Nexans to Acquire Olex

Nexans, a major player worldwide in the cable industry, announced the signature of an agreement to acquire the Australian company Olex, a leading cable manufacturer in the Australasia region, for A$ 515 million (approximately 310 million euros).

Olex employs 910 people with annual revenue of 330 million euros at current metal price (240 million euros using Nexans' constant metal rate, in accordance with the method used by Nexans for neutralizing the effect on sales of variations in the price of non-ferrous metals) in 2006 and an EBITDA ratio at constant metal price of more than 15% (fiscal year ended at June 30, 2006). Olex has three manufacturing sites based in Tottenham and Lilydale in Australia, and in New Plymouth in New Zealand, and a dozen sales offices in Australia, New Zealand, Singapore and China. The company's activities are divided between markets for cables for power network infrastructure (33%), specialty cables for industry such as mining (24%), and cables for the building sector, both energy and telecom (43%).

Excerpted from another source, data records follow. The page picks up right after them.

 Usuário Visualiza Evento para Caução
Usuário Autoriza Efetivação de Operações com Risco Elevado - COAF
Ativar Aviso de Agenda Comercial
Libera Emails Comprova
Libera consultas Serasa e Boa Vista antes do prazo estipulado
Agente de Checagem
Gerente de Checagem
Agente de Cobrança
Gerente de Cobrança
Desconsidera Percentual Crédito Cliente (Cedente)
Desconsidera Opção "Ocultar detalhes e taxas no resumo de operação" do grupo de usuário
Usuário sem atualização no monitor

"This acquisition is in line with our strategy to expand in the Asia-Pacific area, a fast-growing area, and strengthens the geographical rebalancing of our Group. The percentage of Nexans' sales made in this area will almost double from 6% to 11%", said Gérard Hauser, Nexans' Chairman and CEO. "This acquisition also reinforces Nexans' core energy sector business, particularly in high-voltage and special cables for industry, thanks to Olex's broad product range. Olex, whose brand name and reputation are well-known, has a strong management team and 3 advanced production sites. Finally, this acquisition will offer us synergies, mainly commercial, in particular through the pooling of Nexans sales teams in the world and Olex ones in the Asia-Pacific area", he added.

The investment of approximately 310 million euros (that is to say 7 times expected 2007 EBITDA before synergies) will be entirely financed from Nexans' existing credit lines. It will have an accretive impact as from the first fiscal year. This acquisition will generate balance sheet goodwill of approximately185 million euros and result in the Group's gearing reaching at the end of December 2006 about 47%.

This transaction is subject to the approval of the Australian authorities. The closing is expected by the beginning of December.